--- WRITTEN TASK A ---
Please rewrite the paragraph beginning "I recognize that this is probably" from the LightGBM post below as a short bulleted list, keeping its main facts.
--- WRITTEN TASK B ---
Pick up the LightGBM post below after its final sentence and write the next part of it, keeping it separate from the material that follows.
══ TEXT SECTION
It's possible that lightgbm would pick up on that model if you were to just feed it those parameters as features with no additional context, but consider the case where you're using the poisson process regression for causal inference, and the the time intervals are correlated with treatment status. Including them naively could lead to unpredictable biases.

Description

My optimal intferface would look something like this

reg = CustomReg(objective=obj_func_with_param_named_time)
reg.fit(x, y, custom_objective_train_params={"time":t})

I recognize that this is probably not widely useful enough to add as a feature to main, and might need some custom work for each use case, but I'm really struggling to make it work for my case. I've tried modifying the Dataset, the objective function wrapper, eval function wrapper, and inheriting from LGBMRegressor modifying the fit method to look for loc and log_scale parameters, as below, but something seems to be going wrong during fitting. My best guess is that there is some sorting by covariates happening at each boosting stage that doesn't apply to my hackily tacked on dataset attributes, so they end up misaligned with predictions and labels. I'm hoping that doesn't mean it requires digging into the c++...
════
══ DATASET EXTRACT
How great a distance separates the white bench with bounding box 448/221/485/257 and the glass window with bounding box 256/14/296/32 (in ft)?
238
════
--- RIGHT ANSWER A ---
- The writer doubts the feature is broadly useful enough for main and expects it may need custom work per use case, but can't get it working for their own case.
- Attempts so far: modifying the Dataset, the objective function wrapper, and the eval function wrapper, and inheriting from LGBMRegressor with a fit method changed to look for loc and log_scale parameters.
- Something still goes wrong during fitting.
- Best guess: covariates are sorted at each boosting stage, but the sorting doesn't apply to the added dataset attributes, so they fall out of alignment with the predictions and labels.
- The writer hopes the fix won't require working in the C++ code.

--- RIGHT ANSWER B ---
I would REALLY appreciate anyones advice on how to do this.

from typing import Any, Callable, Dict, List, Optional, Tuple, Union
import copy
from inspect import signature
import numpy as np
import lightgbm as lgb

_choose_param_value = lgb.sklearn._choose_param_value
_ConfigAliases = lgb.sklearn._ConfigAliases
_log_warning = lgb.sklearn._log_warning

def copy_signature(base):
    def decorator(func):
        func.__signature__ = signature(base)
        return func
    return decorator

class Dataset(lgb.sklearn.Dataset):

    def __init__(self, data, label=None, reference=None,
                 weight=None, group=None, init_score=None, silent='warn',
                 loc = None, log_scale=None,
                 feature_name='auto', categorical_feature='auto', params=None,
                 free_raw_data=True):
        """Initialize Dataset.

        Parameters
        ----------
        data : str, pathlib.Path, numpy array, pandas DataFrame, H2O DataTable's Frame, scipy.sparse, Sequence, list of Sequence or list of numpy array
            Data source of Dataset.
            If str or pathlib.Path, it represents the path to a text file (CSV, TSV, or LibSVM) or a LightGBM Dataset binary file.
        label : list, numpy 1-D array, pandas Series / one-column DataFrame or None, optional (default=None)
            Label of the data.
        reference : Dataset or None, optional (default=None)
            If this is Dataset for validation, training data should be used as reference.
        weight : list, numpy 1-D array, pandas Series or None, optional (default=None)
            Weight for each instance.
        group : list, numpy 1-D array, pandas Series or None, optional (default=None)
            Group/query data.
            Only used in the learning-to-rank task.
            sum(group) = n_samples.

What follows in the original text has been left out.